A simbiose entre a Sala São Paulo e a Estação Julio Prestes é tamanha que um detalhe pode passar desapercebido mesmo a quem frequenta o espaço com regularidade: toda a estrutura da sala de concertos – palco, camarotes, poltronas, balcões – pode simplesmente ser desencaixada do prédio histórico, que voltaria à sua forma original.

Outra curiosidade? O piso assim como as paredes de vidro e a Estação das Artes, que separa o hall da sala de concertos da estação da CPTM que segue em funcionamento, foram pensados para isolar o espaço onde acontecem as apresentações das demais áreas – e do movimento e do barulho dos trens.

Mais uma

As palmeiras imperiais no antigo jardim da estação conspiraram a favor da sala: suas raízes já haviam comprometido o piso original, que pôde ser substituído pelo piso da sala de concertos, sem prejuízo para o prédio, patrimônio histórico.

E outra. Dentro da sala, o alto relevo da madeira que adorna os camarotes não é mera decoração: ele foi pensado em detalhes e tem como função ajudar a distribuir o som de maneira equilibrada por toda a sala.

E por falar em acústica: o material de que são feitas as cadeiras da sala simula a densidade de um corpo humano para que, com a sala vazia, durante o ensaio, o som se propague da mesma forma como se a sala estivesse com sua lotação completa.

Tudo isso quem conta é Eduardo Rodrigues, de 22 anos, monitor que realiza visitas guiadas pelo prédio. E que tem também na ponta da língua a trajetória da Estação Julio Prestes, pertencente à Companhia Estrada de Ferro Sorocabana, inaugurada em 1938 – quando sua estrutura monumental já se chocava com a decadência do cultivo do café e com o investimento no transporte rodoviário. “A estação tornou-se grande demais para o serviço que prestava”, ele conta.

O vai e vem no uso da estação – que, mais tarde, seria encampada pela Fepasa e pela CPTM, com mudanças também no fluxo de passageiros – influenciou a própria relação do prédio com seu entorno. E aqui história e presente se aproximam.

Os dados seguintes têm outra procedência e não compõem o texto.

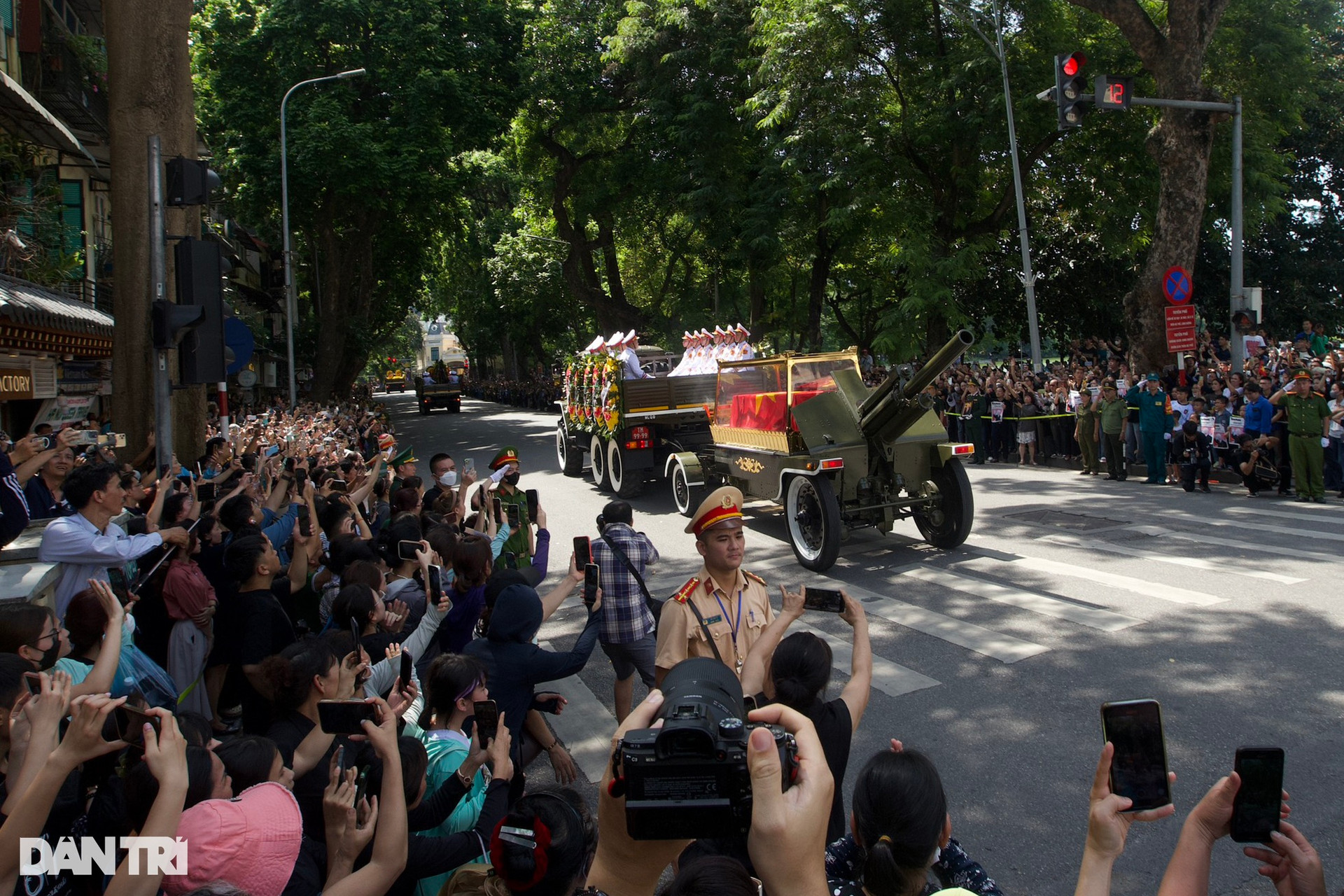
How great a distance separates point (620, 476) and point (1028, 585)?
311 inches

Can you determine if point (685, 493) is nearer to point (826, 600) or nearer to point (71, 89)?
point (826, 600)

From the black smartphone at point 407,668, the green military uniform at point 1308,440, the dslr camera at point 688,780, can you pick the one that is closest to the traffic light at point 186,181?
the black smartphone at point 407,668

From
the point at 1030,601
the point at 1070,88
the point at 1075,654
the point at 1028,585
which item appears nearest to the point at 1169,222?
the point at 1070,88

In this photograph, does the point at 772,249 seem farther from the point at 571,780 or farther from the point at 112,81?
the point at 571,780

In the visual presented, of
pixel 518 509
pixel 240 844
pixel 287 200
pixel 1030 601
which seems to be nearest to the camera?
pixel 240 844

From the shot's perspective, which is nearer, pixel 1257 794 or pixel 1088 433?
pixel 1257 794

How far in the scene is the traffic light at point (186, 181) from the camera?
7.28 m

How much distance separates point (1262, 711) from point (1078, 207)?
20152 mm

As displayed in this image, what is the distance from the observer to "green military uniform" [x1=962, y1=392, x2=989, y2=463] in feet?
62.2

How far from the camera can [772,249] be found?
24.8 m

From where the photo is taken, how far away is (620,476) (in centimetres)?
1554

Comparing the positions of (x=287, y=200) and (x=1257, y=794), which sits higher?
(x=287, y=200)

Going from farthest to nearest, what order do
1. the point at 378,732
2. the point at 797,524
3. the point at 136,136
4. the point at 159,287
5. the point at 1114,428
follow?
the point at 1114,428
the point at 797,524
the point at 136,136
the point at 159,287
the point at 378,732

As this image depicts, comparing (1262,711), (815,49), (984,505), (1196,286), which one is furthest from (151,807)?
(1196,286)
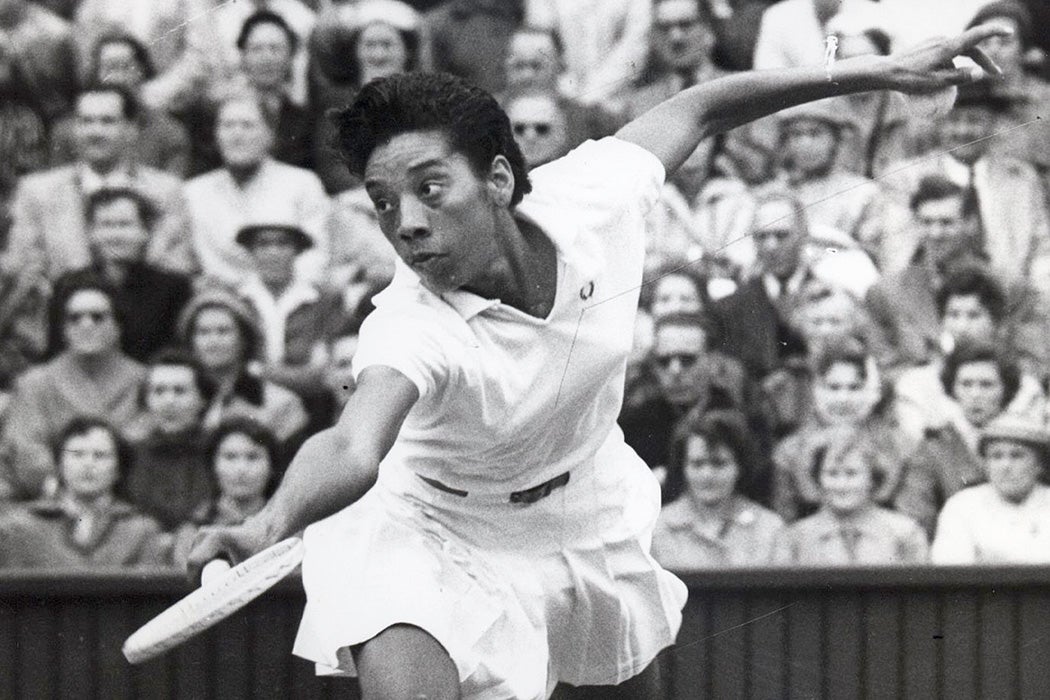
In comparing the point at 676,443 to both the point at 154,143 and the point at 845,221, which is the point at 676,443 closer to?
the point at 845,221

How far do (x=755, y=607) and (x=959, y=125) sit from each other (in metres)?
0.82

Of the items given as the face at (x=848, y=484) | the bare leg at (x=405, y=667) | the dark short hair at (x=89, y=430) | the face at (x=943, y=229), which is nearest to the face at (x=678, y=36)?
the face at (x=943, y=229)

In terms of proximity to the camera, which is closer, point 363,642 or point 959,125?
point 363,642

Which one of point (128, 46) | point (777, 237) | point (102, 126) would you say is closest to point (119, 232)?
point (102, 126)

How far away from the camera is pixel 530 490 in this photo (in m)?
2.11

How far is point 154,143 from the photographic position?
9.93 feet

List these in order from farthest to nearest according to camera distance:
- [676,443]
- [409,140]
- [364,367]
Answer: [676,443] → [409,140] → [364,367]

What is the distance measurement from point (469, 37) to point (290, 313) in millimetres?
501

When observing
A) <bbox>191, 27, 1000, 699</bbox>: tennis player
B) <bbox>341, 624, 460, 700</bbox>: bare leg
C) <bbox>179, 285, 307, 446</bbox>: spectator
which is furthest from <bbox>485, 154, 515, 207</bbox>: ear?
<bbox>179, 285, 307, 446</bbox>: spectator

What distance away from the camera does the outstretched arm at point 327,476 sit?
1.60m

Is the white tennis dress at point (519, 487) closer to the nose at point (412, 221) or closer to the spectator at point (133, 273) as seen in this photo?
the nose at point (412, 221)

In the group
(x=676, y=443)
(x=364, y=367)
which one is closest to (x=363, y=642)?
(x=364, y=367)

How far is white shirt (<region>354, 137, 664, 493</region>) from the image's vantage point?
189cm

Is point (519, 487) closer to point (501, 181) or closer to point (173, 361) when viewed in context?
point (501, 181)
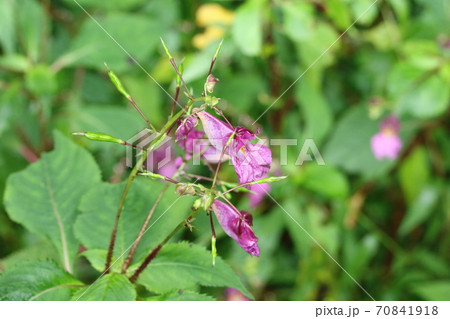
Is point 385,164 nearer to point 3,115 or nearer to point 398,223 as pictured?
point 398,223

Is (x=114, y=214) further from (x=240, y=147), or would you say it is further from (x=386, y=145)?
(x=386, y=145)

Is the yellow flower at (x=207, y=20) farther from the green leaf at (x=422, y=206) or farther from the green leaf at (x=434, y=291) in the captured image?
the green leaf at (x=434, y=291)

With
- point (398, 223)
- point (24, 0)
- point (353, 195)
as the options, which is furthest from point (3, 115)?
point (398, 223)

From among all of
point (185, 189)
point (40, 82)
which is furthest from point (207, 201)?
point (40, 82)

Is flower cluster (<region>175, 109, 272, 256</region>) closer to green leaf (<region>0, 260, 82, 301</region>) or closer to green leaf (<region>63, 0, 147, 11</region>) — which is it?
green leaf (<region>0, 260, 82, 301</region>)

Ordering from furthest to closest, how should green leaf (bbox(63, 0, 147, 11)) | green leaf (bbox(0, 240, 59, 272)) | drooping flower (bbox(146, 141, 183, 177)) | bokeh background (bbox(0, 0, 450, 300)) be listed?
green leaf (bbox(63, 0, 147, 11))
bokeh background (bbox(0, 0, 450, 300))
drooping flower (bbox(146, 141, 183, 177))
green leaf (bbox(0, 240, 59, 272))

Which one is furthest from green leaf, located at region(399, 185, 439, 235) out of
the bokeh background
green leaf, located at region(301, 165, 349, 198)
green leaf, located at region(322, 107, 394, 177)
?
green leaf, located at region(301, 165, 349, 198)

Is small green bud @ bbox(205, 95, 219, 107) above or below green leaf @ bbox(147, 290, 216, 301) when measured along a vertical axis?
above
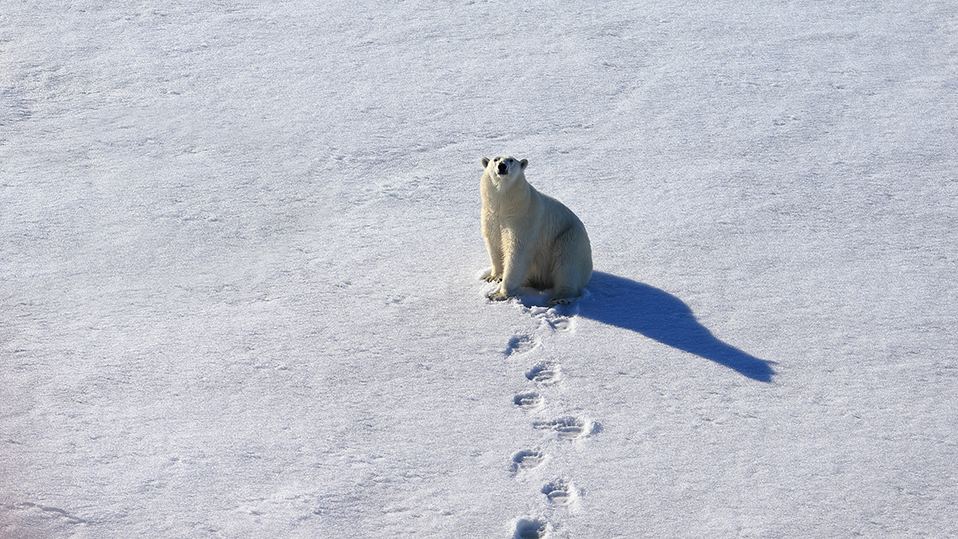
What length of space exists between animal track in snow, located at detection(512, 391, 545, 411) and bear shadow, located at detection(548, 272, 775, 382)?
959 millimetres

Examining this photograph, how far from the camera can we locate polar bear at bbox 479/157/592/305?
5.75 meters

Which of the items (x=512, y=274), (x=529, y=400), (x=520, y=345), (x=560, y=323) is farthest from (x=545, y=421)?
(x=512, y=274)

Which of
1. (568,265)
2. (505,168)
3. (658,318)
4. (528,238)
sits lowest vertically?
(658,318)

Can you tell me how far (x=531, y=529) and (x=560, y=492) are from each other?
11.4 inches

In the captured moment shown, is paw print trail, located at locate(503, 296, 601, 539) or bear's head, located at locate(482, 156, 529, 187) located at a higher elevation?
bear's head, located at locate(482, 156, 529, 187)

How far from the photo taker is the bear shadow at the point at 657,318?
5.32m

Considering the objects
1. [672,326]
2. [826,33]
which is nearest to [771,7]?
[826,33]

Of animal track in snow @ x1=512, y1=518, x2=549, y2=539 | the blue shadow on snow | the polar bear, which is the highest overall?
the polar bear

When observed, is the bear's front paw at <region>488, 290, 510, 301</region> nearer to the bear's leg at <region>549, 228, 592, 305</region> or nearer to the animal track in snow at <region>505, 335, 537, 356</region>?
the bear's leg at <region>549, 228, 592, 305</region>

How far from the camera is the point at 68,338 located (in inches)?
218

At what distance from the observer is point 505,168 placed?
5527 millimetres

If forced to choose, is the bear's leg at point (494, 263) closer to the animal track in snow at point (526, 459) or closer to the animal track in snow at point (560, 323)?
the animal track in snow at point (560, 323)

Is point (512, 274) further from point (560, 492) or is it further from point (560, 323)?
point (560, 492)

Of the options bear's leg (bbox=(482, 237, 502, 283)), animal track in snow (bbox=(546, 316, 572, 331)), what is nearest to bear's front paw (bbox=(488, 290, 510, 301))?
bear's leg (bbox=(482, 237, 502, 283))
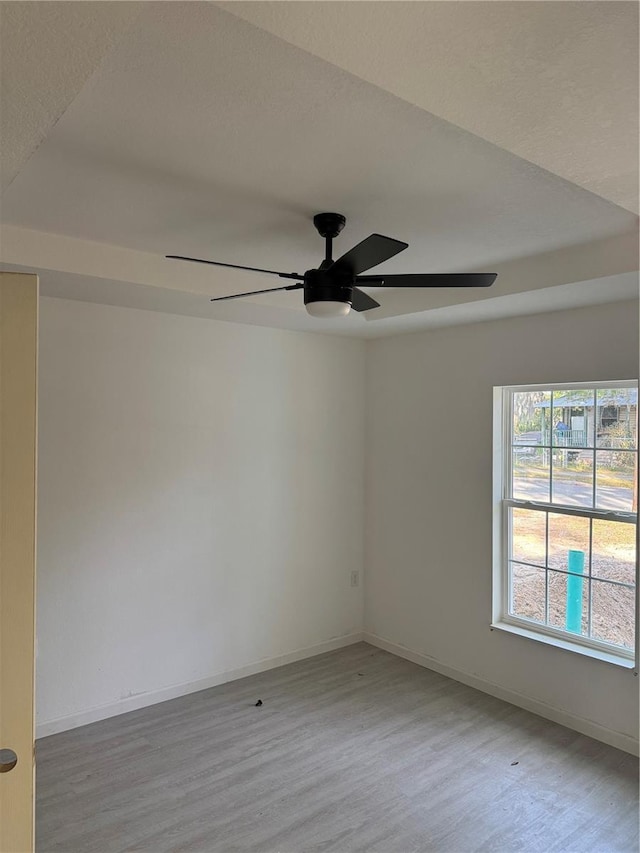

Claudia Toni, diretora executiva da Osesp na época da inauguração da sala, lembra que havia um simbolismo no fato de ela estar em um local ao qual se podia chegar por transporte público de qualquer região da cidade. “Havia uma expectativa de que a sala poderia ser o eixo de um processo de revitalização da região, o que foi abandonado.”

É o grande desafio da Sala São Paulo – estar no meio da Cracolândia e não ter conseguido, seguindo a tendência de projetos culturais em todo o mundo, trabalhar na redefinição de seu entorno. “De certa maneira, a Sala São Paulo sofre um paradoxo”, diz Marcelo Lopes, diretor executivo da Fundação Osesp. “Tanto quanto vítima da degradação da região da Cracolândia, ela é uma linha de defesa, pois a intensidade das atividades cria um limite que impede que o problema avance ainda mais. A Sala São Paulo não está só na região. Ela é circundada por uma série de equipamentos culturais de referência. A recente construção de conjuntos habitacionais nas áreas adjacentes trouxe a necessidade de que esses equipamentos realizem programas que abracem esse novo entorno e que passem a dialogar melhor com o seu exterior.”

A violoncelista Adriana Holtz lembra, logo após a inauguração, da reação do público. “Por não ter uma casa própria, a orquestra foi se perdendo. Mas, de repente, com a sala, a cidade adotou de volta a orquestra.” Vinte anos depois, a expectativa é de que, consolidada na cena musical do País, a Osesp e a sala possam agora adotar de volta a cidade em que vivem.

As informações são do jornal O Estado de S. Paulo.